Hababam Sınıfı’nın meşhur bir sahnesinde Hafize Ana öğretmen olarak derse gelir ve yeni öğrenci Ahmet kandırılır. Bu sahne Şaban’ın Ahmet’e dönerek söylediği “bak yazılı gibi başladı, sözlüye karar verdi” cümlesi ile hafızalarımıza kazınmıştır. Biz aile arasında beklenmeyen her şey için bu sözü kullanırız yıllardır. Silvan Alpoğuz’un Ketebe Yayınlarından çıkan Dünyayı Başlarına Yıkacağız adlı kitabı tam olarak öyle oldu benim için. Bu kitap, kapak kenarında ‘öykü’ yazmasına rağmen orta kısımlarında şüphelenmeye başladığınız, sonunda okuyucu şaşırtan parçalara ayrılmış bir roman bence. Öykü kitaplarına ilk sıradakinden başlayıp devam edenlerdenseniz, her öyküden sonra, bir yerlerdeki soruların çözüldüğünü görebilirsiniz. Eğer, karışık bir sırayla okuyorsanız da, her bölüm kendi içinde farklı değerlendirmelere tabi tutulabilir.
İlk öyküde olaydan ve gidişattan daha çok hikaye ve roman üzerinde birkaç cümle dikkatimi çekmişti. Dönüşüm ve değişim süreçlerini (büyük çapta ve kendi çapımızda) “hikaye” ile sağladığımız gerçeği dank etti mesela. Kitabın içinden kendime öyküler çıkardım. Hayatımdaki öyküleri kitapta dönüştürdüm. “Birinin çıkıp bir hikaye anlatarak dünyayı nasıl okumamız gerektiğini kulaklarımıza fısıldaması gerekir. Bir kişidir bu, çıkar ve değiştirir. Hepimizin bütün ince zevkleri, sonu gelmez okumaları, dalgınlıkla geçen akşam yürüyüşleri hep o bir kişinin olgunlaşması ve ortaya çıkması içindir.” Yine ilk öyküde geçen ve altını çizdiğim bölümü son hikayeyi okuduktan sonra demek bu yüzdenmiş dediğim. “Yeni toplumu romanla kurgulamaya çalıştık, romanda vadesini doldurdu. Bugün atılım hikaye ile gerçekleşebilir.” Sonra da “kitap iyi ki bir öykü kitabı olarak tanımlamış” dedim.
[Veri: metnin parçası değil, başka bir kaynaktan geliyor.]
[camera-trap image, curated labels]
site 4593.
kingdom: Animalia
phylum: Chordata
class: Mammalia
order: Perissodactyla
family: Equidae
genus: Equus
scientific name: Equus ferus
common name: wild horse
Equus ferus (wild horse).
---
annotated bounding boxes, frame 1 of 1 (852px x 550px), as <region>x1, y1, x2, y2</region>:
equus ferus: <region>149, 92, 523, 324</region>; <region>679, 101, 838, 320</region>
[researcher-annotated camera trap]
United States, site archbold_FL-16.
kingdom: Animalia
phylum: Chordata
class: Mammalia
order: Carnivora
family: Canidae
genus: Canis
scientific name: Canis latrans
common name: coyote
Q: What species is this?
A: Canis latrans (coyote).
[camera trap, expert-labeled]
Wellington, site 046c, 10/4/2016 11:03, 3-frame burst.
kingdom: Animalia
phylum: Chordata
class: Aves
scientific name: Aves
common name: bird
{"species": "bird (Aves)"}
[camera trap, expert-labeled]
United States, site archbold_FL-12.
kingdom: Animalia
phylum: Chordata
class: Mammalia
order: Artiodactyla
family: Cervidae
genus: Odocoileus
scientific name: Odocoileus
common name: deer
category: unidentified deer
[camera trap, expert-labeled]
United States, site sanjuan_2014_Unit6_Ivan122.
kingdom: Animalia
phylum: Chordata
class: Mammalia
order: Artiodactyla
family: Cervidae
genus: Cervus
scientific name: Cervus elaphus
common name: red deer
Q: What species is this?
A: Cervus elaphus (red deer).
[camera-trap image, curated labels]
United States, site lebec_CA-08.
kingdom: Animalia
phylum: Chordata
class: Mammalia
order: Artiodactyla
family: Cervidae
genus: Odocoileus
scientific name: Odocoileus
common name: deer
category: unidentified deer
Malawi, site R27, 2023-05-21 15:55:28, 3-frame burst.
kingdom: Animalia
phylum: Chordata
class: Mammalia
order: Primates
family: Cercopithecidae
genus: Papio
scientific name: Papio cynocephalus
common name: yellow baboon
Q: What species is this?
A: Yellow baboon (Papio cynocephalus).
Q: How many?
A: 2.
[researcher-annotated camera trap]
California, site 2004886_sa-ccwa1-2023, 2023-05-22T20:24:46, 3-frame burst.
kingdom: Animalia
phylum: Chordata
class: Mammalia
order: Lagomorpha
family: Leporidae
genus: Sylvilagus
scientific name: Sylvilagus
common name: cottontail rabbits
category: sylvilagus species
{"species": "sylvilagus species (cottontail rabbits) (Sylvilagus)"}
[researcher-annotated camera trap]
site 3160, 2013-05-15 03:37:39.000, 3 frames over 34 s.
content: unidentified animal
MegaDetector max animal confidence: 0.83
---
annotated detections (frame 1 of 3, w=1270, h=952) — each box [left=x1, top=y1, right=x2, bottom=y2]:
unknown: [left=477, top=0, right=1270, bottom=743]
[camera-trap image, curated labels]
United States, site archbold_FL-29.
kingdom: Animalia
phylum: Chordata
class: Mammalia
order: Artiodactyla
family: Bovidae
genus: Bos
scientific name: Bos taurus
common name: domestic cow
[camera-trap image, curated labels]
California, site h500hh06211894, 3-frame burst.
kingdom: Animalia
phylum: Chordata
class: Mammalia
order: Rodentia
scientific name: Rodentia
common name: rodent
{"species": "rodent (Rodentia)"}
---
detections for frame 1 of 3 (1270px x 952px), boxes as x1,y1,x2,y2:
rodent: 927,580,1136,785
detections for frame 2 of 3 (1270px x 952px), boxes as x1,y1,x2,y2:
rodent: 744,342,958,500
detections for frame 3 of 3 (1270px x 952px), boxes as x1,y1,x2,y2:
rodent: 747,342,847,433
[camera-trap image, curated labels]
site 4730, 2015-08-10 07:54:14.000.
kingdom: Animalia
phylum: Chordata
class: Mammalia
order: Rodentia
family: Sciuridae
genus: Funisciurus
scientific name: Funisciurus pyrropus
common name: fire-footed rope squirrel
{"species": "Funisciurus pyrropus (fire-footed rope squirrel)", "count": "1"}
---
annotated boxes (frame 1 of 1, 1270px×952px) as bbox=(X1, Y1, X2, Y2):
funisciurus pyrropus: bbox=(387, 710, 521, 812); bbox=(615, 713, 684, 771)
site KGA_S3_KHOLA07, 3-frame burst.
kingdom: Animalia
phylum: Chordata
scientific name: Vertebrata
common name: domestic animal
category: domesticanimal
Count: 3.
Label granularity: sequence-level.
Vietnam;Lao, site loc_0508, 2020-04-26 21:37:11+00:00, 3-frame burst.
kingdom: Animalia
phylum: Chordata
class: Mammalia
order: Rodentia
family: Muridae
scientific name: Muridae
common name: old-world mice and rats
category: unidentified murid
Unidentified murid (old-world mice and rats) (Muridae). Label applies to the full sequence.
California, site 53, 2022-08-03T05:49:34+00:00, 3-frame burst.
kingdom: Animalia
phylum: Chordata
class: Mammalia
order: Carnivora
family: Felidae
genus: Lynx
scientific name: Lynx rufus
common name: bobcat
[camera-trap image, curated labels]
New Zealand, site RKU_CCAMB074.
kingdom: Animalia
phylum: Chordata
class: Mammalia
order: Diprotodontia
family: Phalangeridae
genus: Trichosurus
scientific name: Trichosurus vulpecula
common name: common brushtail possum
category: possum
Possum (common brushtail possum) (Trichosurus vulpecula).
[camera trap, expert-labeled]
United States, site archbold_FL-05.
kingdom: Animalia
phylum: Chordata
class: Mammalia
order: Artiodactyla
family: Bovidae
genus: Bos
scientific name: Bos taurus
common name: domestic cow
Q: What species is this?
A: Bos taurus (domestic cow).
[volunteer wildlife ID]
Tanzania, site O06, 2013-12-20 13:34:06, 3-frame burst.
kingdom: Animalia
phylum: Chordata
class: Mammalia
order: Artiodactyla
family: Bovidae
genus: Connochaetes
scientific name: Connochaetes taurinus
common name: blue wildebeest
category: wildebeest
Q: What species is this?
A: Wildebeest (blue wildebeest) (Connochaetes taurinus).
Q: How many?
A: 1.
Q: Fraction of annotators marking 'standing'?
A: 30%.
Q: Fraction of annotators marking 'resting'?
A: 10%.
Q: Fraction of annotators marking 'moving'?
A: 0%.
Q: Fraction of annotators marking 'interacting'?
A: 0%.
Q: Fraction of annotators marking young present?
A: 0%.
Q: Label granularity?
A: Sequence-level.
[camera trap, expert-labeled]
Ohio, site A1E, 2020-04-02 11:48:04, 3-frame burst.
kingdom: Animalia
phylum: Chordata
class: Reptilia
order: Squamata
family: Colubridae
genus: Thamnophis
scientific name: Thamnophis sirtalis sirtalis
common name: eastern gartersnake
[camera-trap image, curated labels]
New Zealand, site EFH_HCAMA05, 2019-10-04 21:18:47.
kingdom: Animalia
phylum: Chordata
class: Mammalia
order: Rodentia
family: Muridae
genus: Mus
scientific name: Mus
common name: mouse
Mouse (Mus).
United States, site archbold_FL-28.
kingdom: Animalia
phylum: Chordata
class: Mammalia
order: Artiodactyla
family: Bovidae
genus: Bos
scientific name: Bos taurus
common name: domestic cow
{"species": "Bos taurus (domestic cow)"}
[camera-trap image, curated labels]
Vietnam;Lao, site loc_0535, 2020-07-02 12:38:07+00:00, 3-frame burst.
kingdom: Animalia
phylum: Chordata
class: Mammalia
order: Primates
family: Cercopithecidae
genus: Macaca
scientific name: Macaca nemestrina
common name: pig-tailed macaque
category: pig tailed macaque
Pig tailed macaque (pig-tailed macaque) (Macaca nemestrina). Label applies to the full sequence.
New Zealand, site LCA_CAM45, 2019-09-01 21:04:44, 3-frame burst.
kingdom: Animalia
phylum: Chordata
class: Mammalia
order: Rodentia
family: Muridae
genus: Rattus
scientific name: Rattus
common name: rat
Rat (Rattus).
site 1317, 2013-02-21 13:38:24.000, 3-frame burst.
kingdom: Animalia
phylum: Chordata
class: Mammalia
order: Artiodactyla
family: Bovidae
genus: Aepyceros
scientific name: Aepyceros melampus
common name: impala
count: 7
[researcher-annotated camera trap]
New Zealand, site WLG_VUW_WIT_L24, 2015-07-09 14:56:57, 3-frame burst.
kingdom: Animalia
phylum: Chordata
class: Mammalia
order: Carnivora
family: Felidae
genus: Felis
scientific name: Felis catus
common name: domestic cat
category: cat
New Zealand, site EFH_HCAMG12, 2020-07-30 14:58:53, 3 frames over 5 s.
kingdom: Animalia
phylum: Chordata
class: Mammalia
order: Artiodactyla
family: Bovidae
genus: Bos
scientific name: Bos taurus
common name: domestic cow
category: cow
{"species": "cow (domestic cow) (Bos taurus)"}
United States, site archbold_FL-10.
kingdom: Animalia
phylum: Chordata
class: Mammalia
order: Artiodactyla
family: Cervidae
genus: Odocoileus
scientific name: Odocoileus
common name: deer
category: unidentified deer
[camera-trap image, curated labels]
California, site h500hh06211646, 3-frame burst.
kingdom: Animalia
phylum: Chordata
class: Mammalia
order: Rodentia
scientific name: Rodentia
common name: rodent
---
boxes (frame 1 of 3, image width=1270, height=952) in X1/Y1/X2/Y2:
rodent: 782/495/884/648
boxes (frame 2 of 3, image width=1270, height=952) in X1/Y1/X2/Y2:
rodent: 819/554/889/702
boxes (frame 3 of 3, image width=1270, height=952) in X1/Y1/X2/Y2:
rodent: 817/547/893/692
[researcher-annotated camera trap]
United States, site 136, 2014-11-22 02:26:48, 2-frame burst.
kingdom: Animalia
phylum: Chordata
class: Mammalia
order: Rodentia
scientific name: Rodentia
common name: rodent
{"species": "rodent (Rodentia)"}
Yazarla ara ara karşılaşıyoruz
Yazar ile ilgili kitabın genelinde hissettiğim şeyler “yazacağım, hepinizin düzenini mahvedene kadar, dünyayı başınıza yıkana kadar yazacağım” diyaloğunda gizlenmiş. Bunu isyankar bir söylem olarak da algılamadım… samimi bir mücadele gibi daha çok. (Bir açıdan isyan ettiği şeyler de yok değil yazarın. Öykülerin birçoğunda denediği kurgusal ve ufak biçimsel farklılıklar alttan bir göz kırpma emaresi verdi). Kitap boyunca bir karakter dışında, üçüncü tekil ağızdan anlatılıyor hikayeler. Fakat buna rağmen kitabı yazardan uzak da okuyamıyoruz. Ara ara karşılaşıyoruz bir yerlerde. Bazı öykülerin başında ‘ağır’ diye sıfatlandırabileceğimiz cümleler ile karşılaşıyoruz. Bazı tanımlar ve alıntılarla… Öykünün başında okuyucuya bir çentik atıp, “nereden geldi bu şimdi” sorusuna cevap aratıyor. Öykü bitince mantığınıza yatıyor ama asıl kitap bittikten sonra şöyle bir göz gezdirince. “He şimdi oturdu” diye çentikten kurtuluyorsunuz.
Yeraltı bir isyan hareketinde yer alan yedi karakterin, hayatlarına şahit oluyoruz kitapta. Bununla beraber her karakterin kendi hayatlarına şahit olup buluştukları noktalar ve hareket içerisindeki yerlerine dair bir sonuçlar çıkarabiliyoruz. Bu kitabın ayrıca senaryolaştırılmaya uygun olduğunu söyleyebiliriz. Yazarın iletişim ve sinema bölümü ile ilişkisi nedeniyle bunun doğal olduğunu söylemek mümkündür sanıyorum. Kitabın bütününün filme uyarlanabilir olmasının yanında, her öykü içinden uzun başka eserlerin de çıkabileceği düşüncesi, bir gün değerlendirilebilir umarım.